Generally speaking, yes. It's a unit of potent models gathered together to protect one another and make it very difficult to eradicate in a turn or two. A deathstar is usually composed of a very powerful IC or two, strong support units that can take a lot of punishment (e.g. many wounds, great armor save, high toughness or any combination thereof) and excels at something that makes it a prime target for elimination (e.g. high powered shooting, superb CC capability, etc).
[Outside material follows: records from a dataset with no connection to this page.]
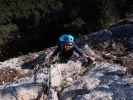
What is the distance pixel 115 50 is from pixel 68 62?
1625 mm

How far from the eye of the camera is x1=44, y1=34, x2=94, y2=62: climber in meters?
9.10

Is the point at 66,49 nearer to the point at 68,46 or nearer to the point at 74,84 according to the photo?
the point at 68,46

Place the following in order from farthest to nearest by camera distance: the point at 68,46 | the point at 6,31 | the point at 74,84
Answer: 1. the point at 6,31
2. the point at 68,46
3. the point at 74,84

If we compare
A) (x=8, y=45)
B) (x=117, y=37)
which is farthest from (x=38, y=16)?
(x=117, y=37)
For Tyranids, popular Deathstars include a brood of three Carnifexes w/ two Tyranid Primes and a closely trailing unit of Venomthropes, or a Swarmlord w/ three Tyrant Guard and a Tyranid Prime. In the former, the majority T for the unit against shooting is 6, so the lower T5 Tyranid Primes benefit from the wounds. "Look Out, Sir!" rolls supporting the Tyranid Prime can be distributed across multiple Fexes to preserve the unit longer. And in CC, having Lash Whips/Boneswords on the Primes will allow the Fexes to go faster than those in base contact with the Primes. The Swarmlord Deathstar is built in to the codex as is with minimal effort and really only counts as a deathstar in lower point games. The Fex deathstar, though, is very, very pricey regardless what point level you play at.
The common thread between deathstars is that it's very expensive to field and thus a serious dedication in terms of how your force will function. The opponent knows getting rid of it means the rest of the battle will be a mop-up job. That's why Deathstars are a veritable "all or nothing" proposition.